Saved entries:
— START —
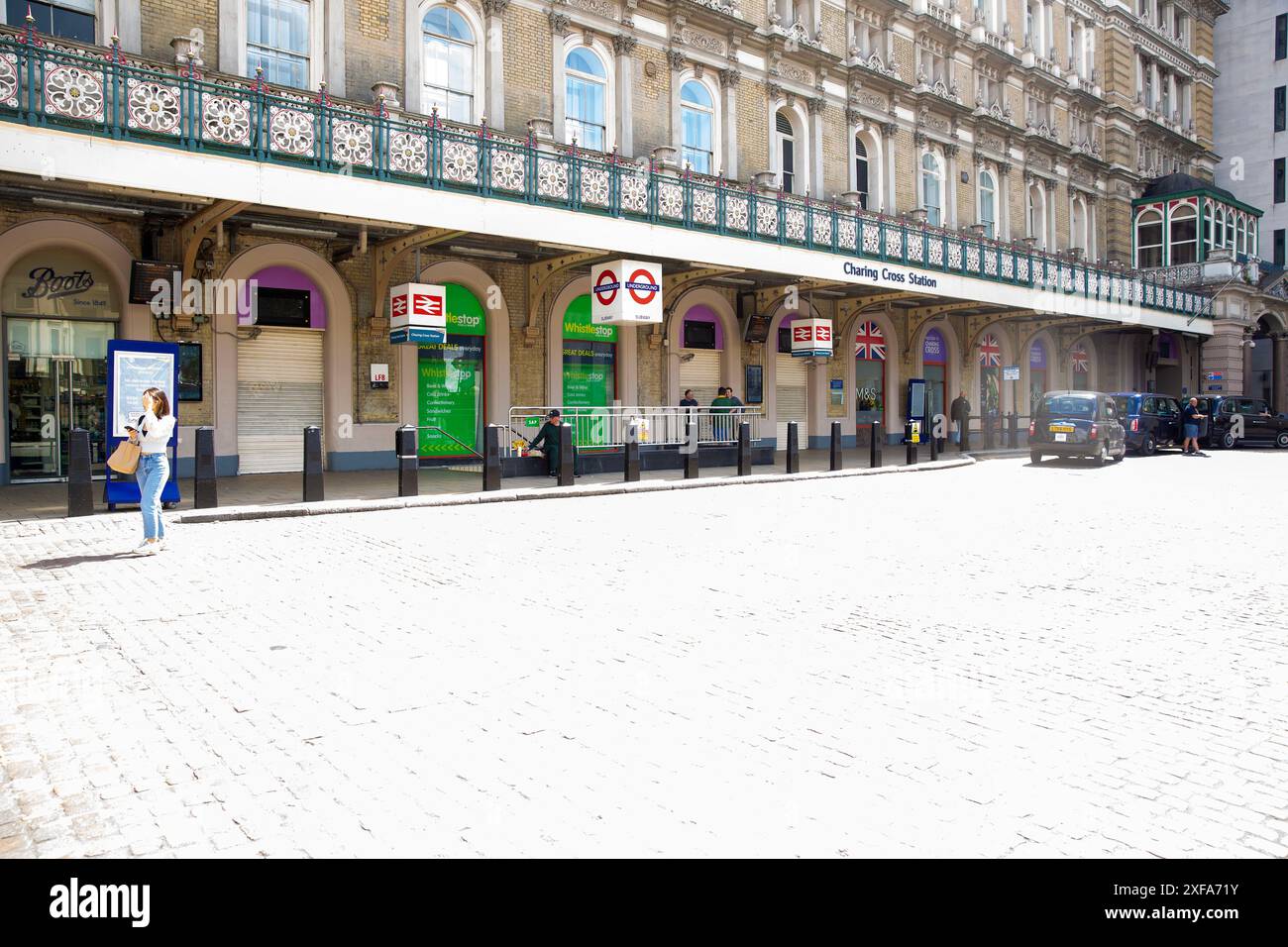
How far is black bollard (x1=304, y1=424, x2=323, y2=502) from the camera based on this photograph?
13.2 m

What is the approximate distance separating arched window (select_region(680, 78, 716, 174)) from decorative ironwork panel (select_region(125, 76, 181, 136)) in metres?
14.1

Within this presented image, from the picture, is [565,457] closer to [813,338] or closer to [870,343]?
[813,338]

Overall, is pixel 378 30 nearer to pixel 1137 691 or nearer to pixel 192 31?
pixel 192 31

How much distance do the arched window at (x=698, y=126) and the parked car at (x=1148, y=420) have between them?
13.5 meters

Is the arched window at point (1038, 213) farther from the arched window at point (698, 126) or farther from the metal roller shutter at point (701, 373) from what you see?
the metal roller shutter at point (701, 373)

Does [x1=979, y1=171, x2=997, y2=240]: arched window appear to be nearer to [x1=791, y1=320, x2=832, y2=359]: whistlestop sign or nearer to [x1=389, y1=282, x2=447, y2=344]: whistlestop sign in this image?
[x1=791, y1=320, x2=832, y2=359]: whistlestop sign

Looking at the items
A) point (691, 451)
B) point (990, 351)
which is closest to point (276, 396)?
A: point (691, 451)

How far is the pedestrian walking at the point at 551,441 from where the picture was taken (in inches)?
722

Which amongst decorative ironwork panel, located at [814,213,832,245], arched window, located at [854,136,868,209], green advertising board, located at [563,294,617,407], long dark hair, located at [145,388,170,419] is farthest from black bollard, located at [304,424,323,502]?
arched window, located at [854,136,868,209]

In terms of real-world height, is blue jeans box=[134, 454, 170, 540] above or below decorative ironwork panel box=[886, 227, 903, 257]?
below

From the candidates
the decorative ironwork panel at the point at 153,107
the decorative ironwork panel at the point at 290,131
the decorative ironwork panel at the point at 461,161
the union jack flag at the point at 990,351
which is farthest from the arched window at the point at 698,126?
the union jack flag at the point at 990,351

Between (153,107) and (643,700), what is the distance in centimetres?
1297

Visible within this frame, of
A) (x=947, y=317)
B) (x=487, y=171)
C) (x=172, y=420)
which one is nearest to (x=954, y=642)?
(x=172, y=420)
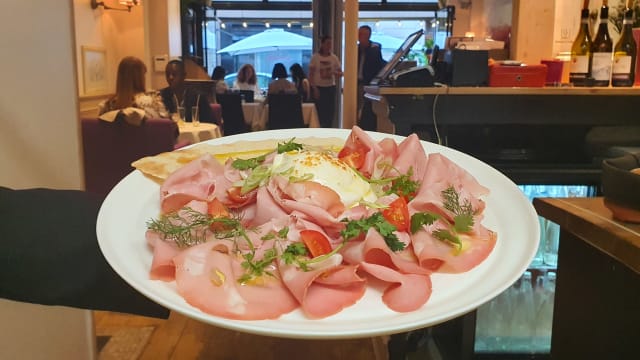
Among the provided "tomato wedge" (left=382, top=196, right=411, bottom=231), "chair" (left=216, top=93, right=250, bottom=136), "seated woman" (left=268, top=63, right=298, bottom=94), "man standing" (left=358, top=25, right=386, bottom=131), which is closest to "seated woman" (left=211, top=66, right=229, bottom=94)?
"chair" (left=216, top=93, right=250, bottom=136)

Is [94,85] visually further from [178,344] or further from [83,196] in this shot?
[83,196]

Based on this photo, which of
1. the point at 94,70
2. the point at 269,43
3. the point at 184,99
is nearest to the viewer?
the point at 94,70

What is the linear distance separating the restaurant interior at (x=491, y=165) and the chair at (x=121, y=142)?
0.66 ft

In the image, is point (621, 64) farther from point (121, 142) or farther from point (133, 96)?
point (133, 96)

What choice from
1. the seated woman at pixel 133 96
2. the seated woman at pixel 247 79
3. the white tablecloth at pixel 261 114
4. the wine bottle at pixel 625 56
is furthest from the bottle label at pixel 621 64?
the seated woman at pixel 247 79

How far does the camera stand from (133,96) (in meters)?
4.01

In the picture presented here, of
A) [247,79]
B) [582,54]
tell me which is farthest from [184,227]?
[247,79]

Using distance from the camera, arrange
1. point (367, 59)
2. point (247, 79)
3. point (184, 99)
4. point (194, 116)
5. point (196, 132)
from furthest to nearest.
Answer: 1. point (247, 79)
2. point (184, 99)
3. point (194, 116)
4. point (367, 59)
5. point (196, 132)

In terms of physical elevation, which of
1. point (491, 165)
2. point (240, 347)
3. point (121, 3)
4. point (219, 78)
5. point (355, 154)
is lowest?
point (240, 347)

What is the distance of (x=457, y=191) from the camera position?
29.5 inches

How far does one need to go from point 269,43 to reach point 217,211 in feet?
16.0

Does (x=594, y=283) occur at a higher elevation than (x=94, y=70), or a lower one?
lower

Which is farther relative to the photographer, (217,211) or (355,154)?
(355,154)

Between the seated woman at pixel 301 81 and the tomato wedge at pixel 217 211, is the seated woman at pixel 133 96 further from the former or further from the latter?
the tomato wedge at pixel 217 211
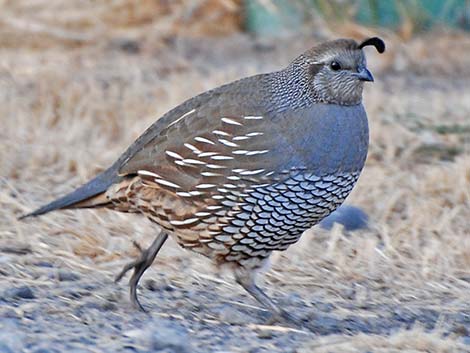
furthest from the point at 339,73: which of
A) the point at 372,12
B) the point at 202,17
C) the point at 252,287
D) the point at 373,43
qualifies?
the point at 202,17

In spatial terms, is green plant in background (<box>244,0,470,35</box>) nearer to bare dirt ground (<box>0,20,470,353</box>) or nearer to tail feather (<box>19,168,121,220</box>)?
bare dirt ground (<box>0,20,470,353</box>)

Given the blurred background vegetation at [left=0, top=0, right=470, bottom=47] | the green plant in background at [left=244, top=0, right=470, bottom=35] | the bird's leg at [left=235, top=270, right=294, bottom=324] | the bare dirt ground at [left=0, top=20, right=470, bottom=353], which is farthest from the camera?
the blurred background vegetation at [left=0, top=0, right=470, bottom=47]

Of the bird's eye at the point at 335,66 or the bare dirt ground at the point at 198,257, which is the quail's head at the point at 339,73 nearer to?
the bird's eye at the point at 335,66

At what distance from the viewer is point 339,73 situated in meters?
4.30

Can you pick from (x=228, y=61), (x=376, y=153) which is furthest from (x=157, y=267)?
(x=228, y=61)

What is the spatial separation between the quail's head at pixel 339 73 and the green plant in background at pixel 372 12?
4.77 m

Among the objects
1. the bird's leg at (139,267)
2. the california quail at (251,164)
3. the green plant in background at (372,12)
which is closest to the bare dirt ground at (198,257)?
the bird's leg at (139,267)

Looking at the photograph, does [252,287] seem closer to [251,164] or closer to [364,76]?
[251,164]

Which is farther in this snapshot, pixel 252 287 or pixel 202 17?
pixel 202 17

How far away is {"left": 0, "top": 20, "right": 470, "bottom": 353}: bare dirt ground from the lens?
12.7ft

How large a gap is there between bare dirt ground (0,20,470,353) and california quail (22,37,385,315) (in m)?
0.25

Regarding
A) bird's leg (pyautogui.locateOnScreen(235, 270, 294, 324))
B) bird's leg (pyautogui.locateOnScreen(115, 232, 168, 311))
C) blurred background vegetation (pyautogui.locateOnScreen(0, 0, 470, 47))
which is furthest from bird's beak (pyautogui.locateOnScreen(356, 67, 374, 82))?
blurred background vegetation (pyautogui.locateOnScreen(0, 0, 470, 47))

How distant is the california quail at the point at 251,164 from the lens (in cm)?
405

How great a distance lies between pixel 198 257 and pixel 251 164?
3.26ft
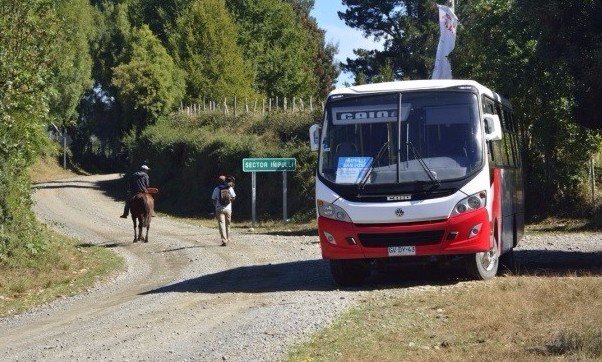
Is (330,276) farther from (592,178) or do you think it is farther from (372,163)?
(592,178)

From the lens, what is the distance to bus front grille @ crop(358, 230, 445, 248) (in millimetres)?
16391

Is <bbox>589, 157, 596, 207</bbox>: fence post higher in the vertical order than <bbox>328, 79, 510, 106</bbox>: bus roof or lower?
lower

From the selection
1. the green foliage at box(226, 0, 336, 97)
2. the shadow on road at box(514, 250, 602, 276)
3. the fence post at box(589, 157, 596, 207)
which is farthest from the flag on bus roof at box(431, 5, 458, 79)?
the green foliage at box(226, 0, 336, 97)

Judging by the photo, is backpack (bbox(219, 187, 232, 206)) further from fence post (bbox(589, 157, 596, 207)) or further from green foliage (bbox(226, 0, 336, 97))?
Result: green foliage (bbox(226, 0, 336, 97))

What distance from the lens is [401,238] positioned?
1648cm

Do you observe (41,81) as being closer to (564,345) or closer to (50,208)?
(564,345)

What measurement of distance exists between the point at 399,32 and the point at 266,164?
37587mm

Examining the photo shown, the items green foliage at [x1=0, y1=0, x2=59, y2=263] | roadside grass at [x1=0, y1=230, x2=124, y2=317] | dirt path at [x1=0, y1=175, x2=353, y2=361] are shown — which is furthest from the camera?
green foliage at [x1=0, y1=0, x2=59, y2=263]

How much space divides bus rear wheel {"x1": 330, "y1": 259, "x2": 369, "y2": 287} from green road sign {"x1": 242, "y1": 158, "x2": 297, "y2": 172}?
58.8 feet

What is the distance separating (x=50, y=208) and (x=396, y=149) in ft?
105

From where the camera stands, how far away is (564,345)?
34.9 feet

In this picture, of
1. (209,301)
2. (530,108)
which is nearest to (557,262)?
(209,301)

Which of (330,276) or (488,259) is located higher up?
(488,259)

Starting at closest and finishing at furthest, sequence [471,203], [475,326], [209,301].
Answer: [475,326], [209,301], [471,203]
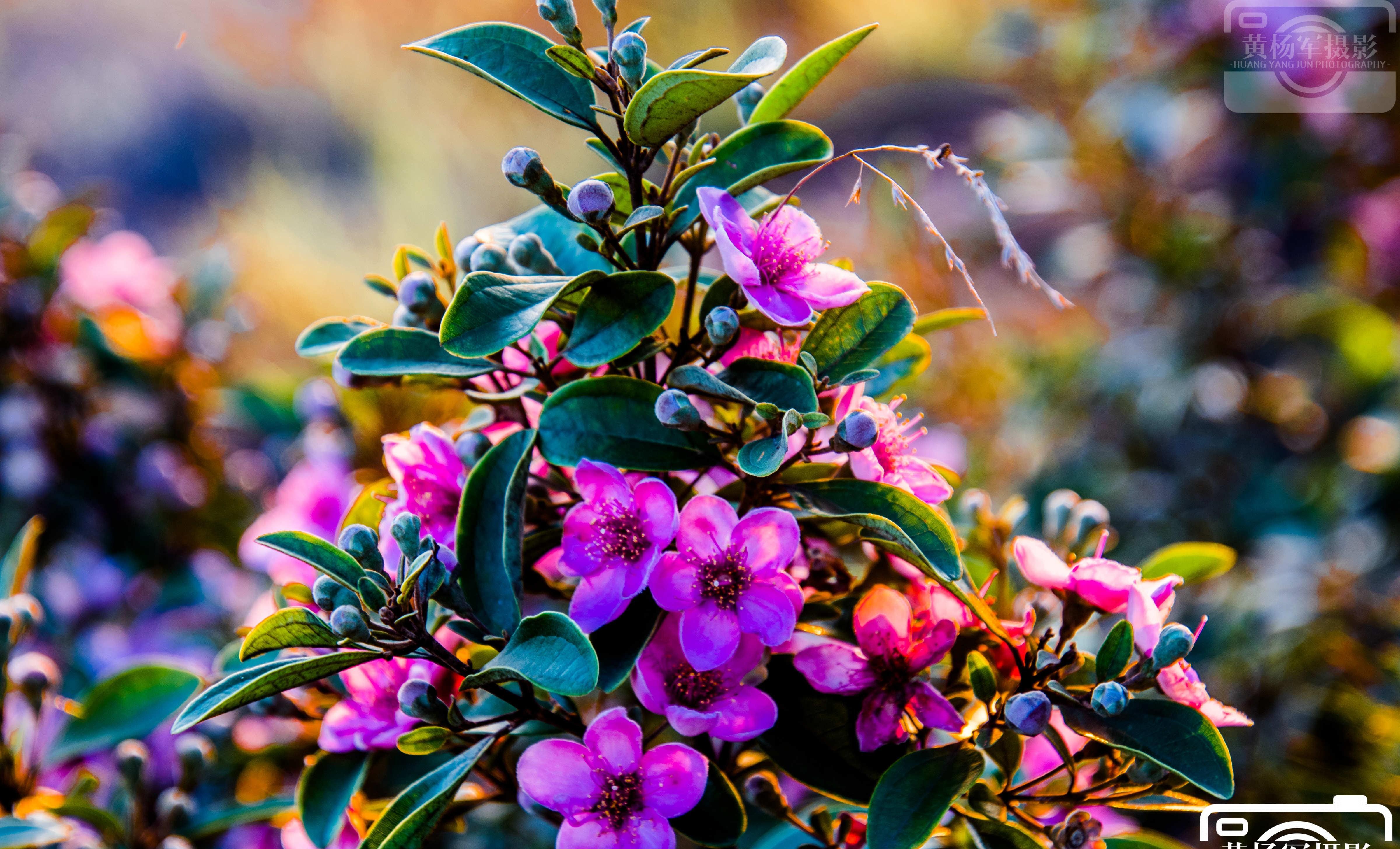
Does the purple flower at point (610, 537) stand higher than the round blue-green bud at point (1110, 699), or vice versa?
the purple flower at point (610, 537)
— END —
WHAT YOU ARE ASKED TO DO:
Reproduce word for word the lines of data starting at the line that contains "Does the purple" and ending with the last line of the data.

THE REPLY:
Does the purple flower at point (610, 537) stand higher than the round blue-green bud at point (1110, 699), or vice versa?
the purple flower at point (610, 537)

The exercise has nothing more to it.